Top money earners over LIV career
| Position | Player | Prize money ($) |
|---|---|---|
| 1 | Spain Jon Rahm | 74,976,946 |
| 2 | Chile Joaquin Niemann | 68,550,427 |
| 3 | USA Talor Gooch | 66,452,780 |
| 4 | USA Dustin Johnson | 60,886,255 |
| 5 | USA Bryson DeChambeau | 47,607,131 |
| 6 | Australia Cameron Smith | 47,251,040 |
| 7 | USA Brooks Koepka | 44,710,115 |
| 8 | Spain Sergio García | 44,682,241 |
| 9 | USA Patrick Reed | 37,489,509 |
| 10 | South Africa Branden Grace | 36,016,844 |

The figures above include all prize money won by the golfers, including individual winnings, team earnings, and bonuses earned based on their finish in the individual and team standings. It does not include other money earned as part of their contracts with their teams and LIV Golf.

== Broadcasting ==
LIV Golf's telecasts have employed a number of technological features leveraging in-house shot tracking, including mics on caddies, the "LIV Line" (which is used to visualize how a putt will break), and camera drones. In 2024, as part of a partnership with Google Cloud, LIV introduced a feature on its streaming platform known as "Any Shot, Any Time", in which all groups receive broadcast coverage, and viewers can customize the live stream and on-demand highlights to focus on specific players.

===Broadcasting rights===
LIV reached non-exclusive agreements with multiple broadcasters ahead of the first league event, including DAZN (Canada, Germany, Italy, Spain, Japan, and the United States), DirecTV (Latin America), Eleven Sports (Belgium, Portugal, Southeast Asia), L'Équipe (France), Mola (Indonesia, Malaysia, Singapore), Sina Sports (China), Sky Deutschland (Germany), SPOTV, Coupang Play (South Korea), SuperSport (South Africa), and Viaplay (Nordic Europe). These agreements would come alongside streams on Facebook and YouTube.

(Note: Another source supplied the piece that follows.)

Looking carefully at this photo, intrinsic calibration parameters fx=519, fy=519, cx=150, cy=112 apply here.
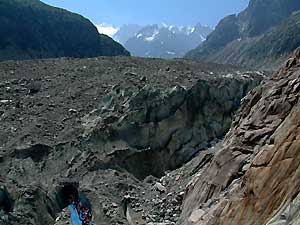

In March 2025, LIV Golf announced a global broadcasting agreement with DAZN, which will see it stream its events via the FAST channel LIV Golf+ on the DAZN app, and develop a paid, subscription service. The deal covers around 200 countries on a non-exclusive basis, and includes exclusive rights in Austria, Belgium, Canada, France, Germany, Italy, Japan, Portugal and Switzerland. DAZN had recently received an investment by the PIF. As of the 2025 season, LIV estimated that it had coverage in 120 countries, with each event seen by an average global audience of 2.5 to 3.5 million.

==== United States ====

In January 2023, LIV signed their first national broadcasting deal in the United States with The CW, a broadcast network controlled by Nexstar Media Group. While the network secured full national distribution for these telecasts, CW affiliates in some markets declined to carry LIV Golf due to existing programming commitments or other reasons (The CW's affiliation contracts only obligated stations to carry its prime time programming), including groups such as CBS News and Stations (CBS Sports is a rightsholder of the PGA Tour), and Weigel Broadcasting. The network had to find alternate affiliates to carry the telecasts, including several other Nexstar-owned stations.

On 16 January 2025, it was announced that Fox Sports had signed a multi-year deal with LIV Golf to broadcast the tour, with coverage to be divided between Fox Sports 1 and the Fox broadcast network (with Fox Sports 2 and Fox Business as overflow). The deal comes as LIV Golf struggled to gain viewership in its first two seasons on The CW, resulting in the organization leaving the network.

==== United Kingdom ====
In February 2025, it was announced that ITV had signed a deal to broadcast the 2025 season in the United Kingdom via their ITVX streaming platform, with selected events on ITV1 and ITV4.
In January 2026, it was announced that TNT Sports had signed the new multi-year deal with LIV Golf to broadcast the tour for UK and Ireland viewers, also replacing previous FTA broadcaster ITV.